Work instruction
Please copy the leading lines of the entries below exactly, concluding with the line in which "Residents of long-term care facilities are" occurs.

Entries provided
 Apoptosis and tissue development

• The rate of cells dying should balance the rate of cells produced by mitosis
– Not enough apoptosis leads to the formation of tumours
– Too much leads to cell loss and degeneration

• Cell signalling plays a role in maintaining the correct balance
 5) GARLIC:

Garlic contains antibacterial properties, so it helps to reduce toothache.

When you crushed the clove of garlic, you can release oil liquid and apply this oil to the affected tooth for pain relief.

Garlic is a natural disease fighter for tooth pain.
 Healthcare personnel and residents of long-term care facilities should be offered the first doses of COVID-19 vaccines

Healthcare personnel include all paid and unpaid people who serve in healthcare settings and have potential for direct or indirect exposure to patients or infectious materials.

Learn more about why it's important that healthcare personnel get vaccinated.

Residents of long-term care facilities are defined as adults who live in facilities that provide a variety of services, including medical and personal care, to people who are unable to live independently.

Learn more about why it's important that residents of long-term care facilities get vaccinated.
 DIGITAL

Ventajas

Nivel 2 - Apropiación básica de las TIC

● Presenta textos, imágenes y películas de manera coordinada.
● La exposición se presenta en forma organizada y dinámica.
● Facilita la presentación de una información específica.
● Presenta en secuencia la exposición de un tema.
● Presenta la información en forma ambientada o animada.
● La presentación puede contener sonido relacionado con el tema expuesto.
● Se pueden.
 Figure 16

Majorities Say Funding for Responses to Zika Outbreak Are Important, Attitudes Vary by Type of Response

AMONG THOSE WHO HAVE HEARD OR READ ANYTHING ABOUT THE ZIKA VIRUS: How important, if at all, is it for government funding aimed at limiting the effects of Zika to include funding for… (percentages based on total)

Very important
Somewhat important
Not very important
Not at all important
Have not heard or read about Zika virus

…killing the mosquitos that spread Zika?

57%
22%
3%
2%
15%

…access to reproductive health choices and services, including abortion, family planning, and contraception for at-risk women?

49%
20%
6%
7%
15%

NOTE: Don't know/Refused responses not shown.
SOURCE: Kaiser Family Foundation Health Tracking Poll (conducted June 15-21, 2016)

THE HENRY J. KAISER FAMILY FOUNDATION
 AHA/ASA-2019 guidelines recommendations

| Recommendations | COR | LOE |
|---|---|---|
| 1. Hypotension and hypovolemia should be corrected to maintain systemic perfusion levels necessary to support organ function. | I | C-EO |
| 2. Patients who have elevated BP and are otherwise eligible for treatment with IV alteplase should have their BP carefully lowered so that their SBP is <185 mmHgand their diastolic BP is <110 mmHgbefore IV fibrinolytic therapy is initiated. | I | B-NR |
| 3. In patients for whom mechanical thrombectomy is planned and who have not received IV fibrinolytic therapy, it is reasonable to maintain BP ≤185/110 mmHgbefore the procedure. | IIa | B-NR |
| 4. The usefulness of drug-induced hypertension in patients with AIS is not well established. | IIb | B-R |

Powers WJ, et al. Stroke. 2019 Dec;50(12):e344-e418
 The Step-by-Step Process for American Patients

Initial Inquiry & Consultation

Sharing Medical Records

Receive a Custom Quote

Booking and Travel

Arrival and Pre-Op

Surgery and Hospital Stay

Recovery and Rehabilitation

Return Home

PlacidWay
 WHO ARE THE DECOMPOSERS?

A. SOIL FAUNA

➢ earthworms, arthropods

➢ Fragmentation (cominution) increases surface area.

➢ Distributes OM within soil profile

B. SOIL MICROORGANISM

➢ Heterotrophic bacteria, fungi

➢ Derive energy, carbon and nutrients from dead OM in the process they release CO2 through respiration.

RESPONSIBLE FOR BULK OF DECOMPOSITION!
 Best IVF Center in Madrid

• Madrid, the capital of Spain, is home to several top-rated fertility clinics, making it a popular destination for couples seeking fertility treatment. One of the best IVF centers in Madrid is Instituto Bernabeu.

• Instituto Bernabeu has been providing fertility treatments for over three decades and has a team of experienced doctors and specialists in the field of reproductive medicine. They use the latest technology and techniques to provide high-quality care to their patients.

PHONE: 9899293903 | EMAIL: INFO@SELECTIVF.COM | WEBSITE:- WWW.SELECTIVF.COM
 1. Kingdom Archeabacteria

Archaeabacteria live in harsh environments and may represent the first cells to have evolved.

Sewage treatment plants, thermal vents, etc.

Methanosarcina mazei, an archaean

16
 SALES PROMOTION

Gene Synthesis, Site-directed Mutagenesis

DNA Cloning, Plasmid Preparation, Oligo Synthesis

Expected answer
 Apoptosis and tissue development

• The rate of cells dying should balance the rate of cells produced by mitosis
– Not enough apoptosis leads to the formation of tumours
– Too much leads to cell loss and degeneration

• Cell signalling plays a role in maintaining the correct balance
 5) GARLIC:

Garlic contains antibacterial properties, so it helps to reduce toothache.

When you crushed the clove of garlic, you can release oil liquid and apply this oil to the affected tooth for pain relief.

Garlic is a natural disease fighter for tooth pain.
 Healthcare personnel and residents of long-term care facilities should be offered the first doses of COVID-19 vaccines

Healthcare personnel include all paid and unpaid people who serve in healthcare settings and have potential for direct or indirect exposure to patients or infectious materials.

Learn more about why it's important that healthcare personnel get vaccinated.

Residents of long-term care facilities are defined as adults who live in facilities that provide a variety of services, including medical and personal care, to people who are unable to live independently.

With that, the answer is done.